# [原文の抜粋]
---------------
説明

バイパスターボジェットエンジンを備える一体型推進システム

【課題】従来技術の上述の欠点を簡潔、効果的、かつ経済的なやり方で回避し、さらに定期的にエンジンへと加えられる保守作業を容易にする推進システムにある。
【解決手段】一体型推進ターボジェットエンジンシステムであって、2つの部品から構成される下流側の円筒形のナセル構造を備え、2つの部品の一方(26)が、固定であって航空機への取り付け手段を固定するための梁(20)を備え、2つの部品の他方(40)が、使用位置と保守を容易にする開放位置との間を移動できる一体型推進ターボジェットエンジンシステム。

【発明の詳細な説明】
【技術分野】
【0001】
本発明は、バイパスターボジェットエンジンを備えるとともに、エンジン中間ケーシングによって支えられてターボジェットの周囲に二次流のための流通空間を画定するナセルを備え、この二次流が、推力のうちの80%超をもたらすように意図されている航空機用の一体型推進システムに関する。
【背景技術】
【0002】
エンジンは、一般的には、パイロンによって翼の下方、胴体の一部、あるいは航空機の尾部の一部へと取り付けられるが、パイロンは、きわめて頑丈かつきわめて重たい構成要素であって、サスペンションを介して複数の点においてエンジンへと固定され、エンジンと航空機との間で伝達されるすべての負荷がサスペンションを通過する。
【0003】
また、パイロンおよびサスペンションによる固定は、推力の伝達のエンジンの軸に対するずれを引き起こし、エンジンのケーシングに全体としての曲げを引き起こす。さらには、パイロンをエンジンへと固定する要素が、ナセルの内側の二次流の流路を横切って部分的に妨げるため、特にはバイパス比の大きいエンジンの場合に、ナセルの半径方向の寸法が、そのような寸法の低減を航空機の製造者らが望んでいるにもかかわらず、相応に増加することになる。
【発明の開示】
【発明が解決しようとする課題】
【0004】
本発明の主題は、上述の形式の推進システムであって、従来技術の上述の欠点を簡潔、効果的、かつ経済的なやり方で回避し、さらに定期的にエンジンへと加えられる保守作業を容易にする推進システムにある。
---------------
# [保存された記録]
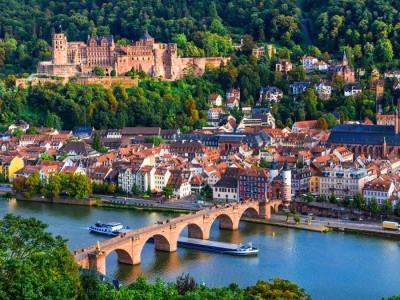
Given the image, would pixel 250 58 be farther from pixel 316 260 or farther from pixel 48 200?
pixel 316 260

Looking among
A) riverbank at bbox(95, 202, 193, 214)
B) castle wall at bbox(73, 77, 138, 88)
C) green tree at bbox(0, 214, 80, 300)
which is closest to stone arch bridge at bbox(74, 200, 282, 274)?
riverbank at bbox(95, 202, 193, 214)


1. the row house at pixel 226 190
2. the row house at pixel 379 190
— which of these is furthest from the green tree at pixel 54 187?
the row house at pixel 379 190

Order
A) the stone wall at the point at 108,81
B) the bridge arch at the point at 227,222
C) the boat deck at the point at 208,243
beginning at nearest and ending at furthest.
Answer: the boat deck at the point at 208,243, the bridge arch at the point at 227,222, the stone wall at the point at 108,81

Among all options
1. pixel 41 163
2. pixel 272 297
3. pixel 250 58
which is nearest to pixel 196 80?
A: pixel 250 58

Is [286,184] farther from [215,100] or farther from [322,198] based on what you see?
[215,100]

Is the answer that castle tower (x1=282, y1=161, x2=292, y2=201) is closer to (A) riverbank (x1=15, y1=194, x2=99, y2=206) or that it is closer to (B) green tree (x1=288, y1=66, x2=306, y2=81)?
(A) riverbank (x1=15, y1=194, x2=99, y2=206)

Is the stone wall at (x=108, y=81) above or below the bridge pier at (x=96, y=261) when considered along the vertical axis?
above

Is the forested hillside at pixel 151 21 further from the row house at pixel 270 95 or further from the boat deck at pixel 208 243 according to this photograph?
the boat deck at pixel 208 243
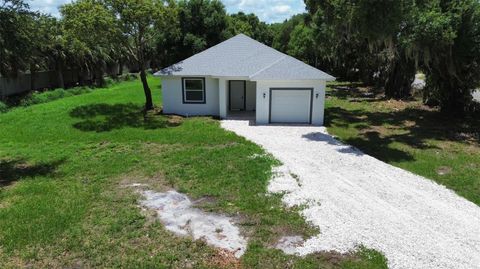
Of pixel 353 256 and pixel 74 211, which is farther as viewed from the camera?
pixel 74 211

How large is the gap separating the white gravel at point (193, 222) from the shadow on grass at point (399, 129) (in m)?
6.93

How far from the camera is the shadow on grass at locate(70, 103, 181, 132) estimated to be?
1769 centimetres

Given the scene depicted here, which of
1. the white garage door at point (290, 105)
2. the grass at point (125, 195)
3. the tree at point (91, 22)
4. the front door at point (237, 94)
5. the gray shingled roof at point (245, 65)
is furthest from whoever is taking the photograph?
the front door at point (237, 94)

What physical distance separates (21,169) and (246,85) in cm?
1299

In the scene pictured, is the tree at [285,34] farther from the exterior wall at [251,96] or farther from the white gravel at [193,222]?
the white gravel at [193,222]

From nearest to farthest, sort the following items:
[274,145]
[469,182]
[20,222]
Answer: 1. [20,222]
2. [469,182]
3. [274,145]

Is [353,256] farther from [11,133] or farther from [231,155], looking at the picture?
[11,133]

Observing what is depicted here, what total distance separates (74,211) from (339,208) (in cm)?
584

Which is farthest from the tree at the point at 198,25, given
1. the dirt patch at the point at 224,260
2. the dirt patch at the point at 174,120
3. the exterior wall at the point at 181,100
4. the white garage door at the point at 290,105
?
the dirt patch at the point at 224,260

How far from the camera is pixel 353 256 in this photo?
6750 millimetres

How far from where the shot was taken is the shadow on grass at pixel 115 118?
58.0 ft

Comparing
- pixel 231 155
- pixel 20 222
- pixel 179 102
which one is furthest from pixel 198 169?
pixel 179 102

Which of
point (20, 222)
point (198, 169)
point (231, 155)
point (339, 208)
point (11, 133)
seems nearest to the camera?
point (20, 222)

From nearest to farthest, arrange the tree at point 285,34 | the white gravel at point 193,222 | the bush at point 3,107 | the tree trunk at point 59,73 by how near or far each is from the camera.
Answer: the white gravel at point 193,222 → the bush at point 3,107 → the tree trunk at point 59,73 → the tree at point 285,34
---------------
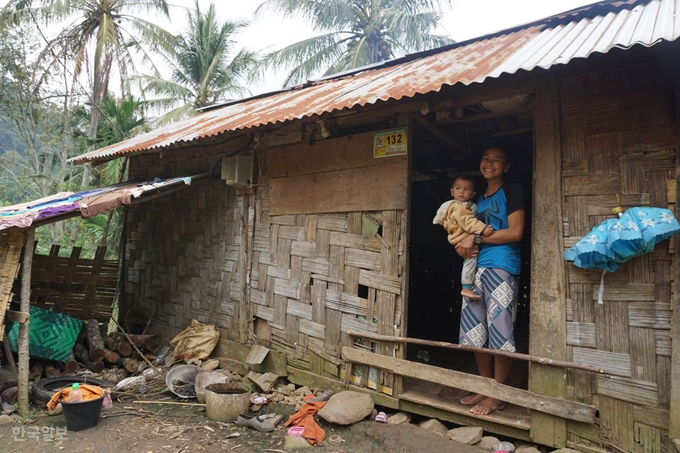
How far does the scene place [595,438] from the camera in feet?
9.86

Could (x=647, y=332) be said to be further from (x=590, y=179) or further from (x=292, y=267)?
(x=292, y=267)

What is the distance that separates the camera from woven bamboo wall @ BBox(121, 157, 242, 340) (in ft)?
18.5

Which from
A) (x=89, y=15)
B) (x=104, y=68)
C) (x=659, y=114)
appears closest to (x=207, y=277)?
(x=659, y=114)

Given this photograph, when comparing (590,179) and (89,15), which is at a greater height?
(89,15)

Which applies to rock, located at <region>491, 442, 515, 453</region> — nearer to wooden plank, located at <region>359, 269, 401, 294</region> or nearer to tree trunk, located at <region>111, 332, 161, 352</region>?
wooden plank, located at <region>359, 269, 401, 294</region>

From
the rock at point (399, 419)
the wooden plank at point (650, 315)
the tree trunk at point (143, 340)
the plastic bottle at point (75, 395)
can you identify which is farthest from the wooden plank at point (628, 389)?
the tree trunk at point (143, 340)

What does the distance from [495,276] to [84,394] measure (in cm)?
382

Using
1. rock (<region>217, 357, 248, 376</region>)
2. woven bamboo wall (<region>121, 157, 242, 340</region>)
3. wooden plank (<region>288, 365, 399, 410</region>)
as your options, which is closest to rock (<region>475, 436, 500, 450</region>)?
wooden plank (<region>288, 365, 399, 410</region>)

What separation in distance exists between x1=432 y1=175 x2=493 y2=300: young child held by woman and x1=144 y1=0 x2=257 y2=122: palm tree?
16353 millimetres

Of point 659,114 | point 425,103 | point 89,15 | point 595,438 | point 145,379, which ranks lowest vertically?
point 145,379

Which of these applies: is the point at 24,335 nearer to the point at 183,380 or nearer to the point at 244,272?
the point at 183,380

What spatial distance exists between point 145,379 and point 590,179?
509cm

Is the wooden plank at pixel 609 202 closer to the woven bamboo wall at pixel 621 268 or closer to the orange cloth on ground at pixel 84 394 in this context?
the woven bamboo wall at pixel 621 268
---------------
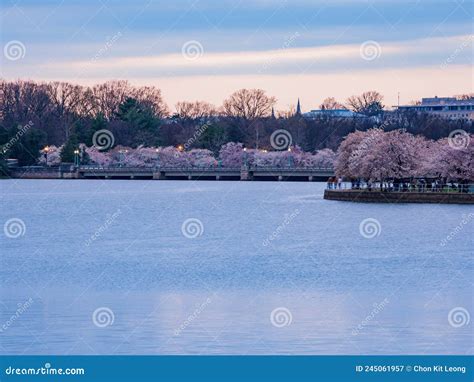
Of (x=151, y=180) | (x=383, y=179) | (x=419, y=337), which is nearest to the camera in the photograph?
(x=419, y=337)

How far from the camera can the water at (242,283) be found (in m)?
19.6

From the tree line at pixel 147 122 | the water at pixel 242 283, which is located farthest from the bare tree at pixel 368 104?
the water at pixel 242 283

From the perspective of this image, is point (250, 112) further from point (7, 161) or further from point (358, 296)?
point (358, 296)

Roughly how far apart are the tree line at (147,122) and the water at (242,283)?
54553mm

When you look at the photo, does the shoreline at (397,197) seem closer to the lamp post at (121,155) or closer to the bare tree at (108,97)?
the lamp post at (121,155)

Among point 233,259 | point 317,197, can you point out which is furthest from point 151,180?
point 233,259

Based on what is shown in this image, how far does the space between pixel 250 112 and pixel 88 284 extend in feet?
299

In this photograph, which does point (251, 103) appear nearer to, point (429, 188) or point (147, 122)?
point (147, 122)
---------------
# [取り組む作業]
A) 推進システムの文書のうち、「バイパスターボジェットエンジンを備える一体型推進システム」から「ボジェットエンジンシステム。」まで(両端を含む)を、「梁」を「ビーム」に置き換えて書き直してください。
B) 推進システムの文書によると、二次流は推力のうちどれだけをもたらすように意図されているか。

# [課題別の解答]
A)
バイパスターボジェットエンジンを備える一体型推進システム

【課題】従来技術の上述の欠点を簡潔、効果的、かつ経済的なやり方で回避し、さらに定期的にエンジンへと加えられる保守作業を容易にする推進システムにある。
【解決手段】一体型推進ターボジェットエンジンシステムであって、2つの部品から構成される下流側の円筒形のナセル構造を備え、2つの部品の一方(26)が、固定であって航空機への取り付け手段を固定するためのビーム(20)を備え、2つの部品の他方(40)が、使用位置と保守を容易にする開放位置との間を移動できる一体型推進ターボジェットエンジンシステム。

B) 推力のうちの80%超。